As explained in Choosing an estimator because the sample was selected under stratified random sampling using a categorical change map to define strata, the stratified estimator is efficient for estimating area.
Run the script 3_0_stratified_estimation. Because we need the strata weights and because we can easily estimate the accuracy of the map using the sample data, under Specify the map used to stratify, specify “stratification_cambodia_utm_small”; specify “reference” under Specify the reference attribute name; and “STR_sample_Cambodia_interpreted” under Specify the reference feature collection – click Load data; and then “Apply stratified estimator”.
Click Show error matrices to display a cross tabulation of map and reference labels at sample locations. The first matrix shows the number of sample units, \(n_{hj}\) identified as class \(j\) in the reference data in stratum \(h\). The second matrix shows the estimated area proportion of class \(j\) in stratum \(h\) as \(\hat{p}_{hj} = W_h \times n_{hj} \div n_{h+}\).
The stratification we used doesn’t have a buffer stratum so we won’t click Use buffer stratum. (If the forest loss stratum would have been small and the forest stratum large, it would have been a good idea to create and use a buffer around mapped forest loss.)

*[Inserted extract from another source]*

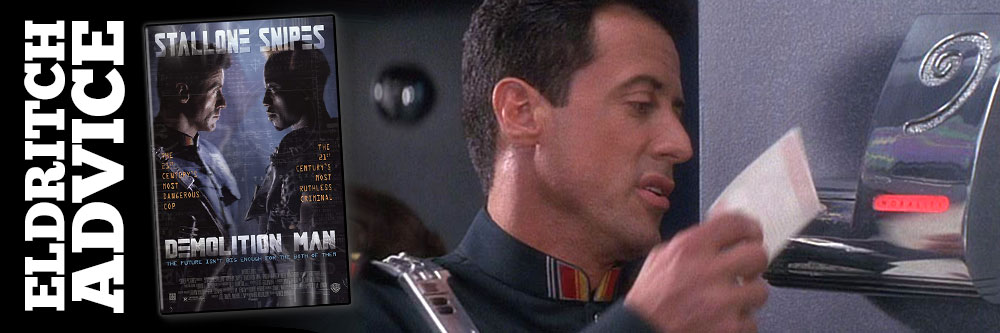 Eldritch Advice: Demolition Man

In the Dialog, specify class number “4” (forest loss) under Select map class for which to estimate area and accuracy. This will print the area and accuracy estimates with 95% confidence intervals. Change class to view estimates for the other classes. For Forest loss (class 4), the area ± a 95% confidence interval should be 0.0517 ± 0.0120 expressed as proportion of the total study area or 944,987 ± 219,536 ha. User’s accuracy is 0.62, producer’s 0.80 and overall accuracy 0.92.

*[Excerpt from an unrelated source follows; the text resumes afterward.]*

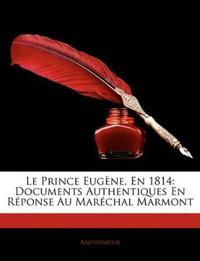 Le Prince Eugne, En 1814: Documents Authentiques En Rponse Au Marchal Marmont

[1]	Hansen, M. C., Potapov, P. V., Moore, R., Hancher, M., Turubanova, S. A. A., Tyukavina, A., … & Kommareddy, A. (2013). High-resolution global maps of 21st-century forest cover change. Science, 342(6160), 850-853.

[2]	Cochran, W. G. (1977). Sampling techniques. John Wiley & Sons.

[3]	Olofsson, P., Foody, G. M., Herold, M., Stehman, S. V., Woodcock, C. E., & Wulder, M. A. (2014). Good practices for estimating area and assessing accuracy of land change. Remote Sensing of Environment, 148, 42-57.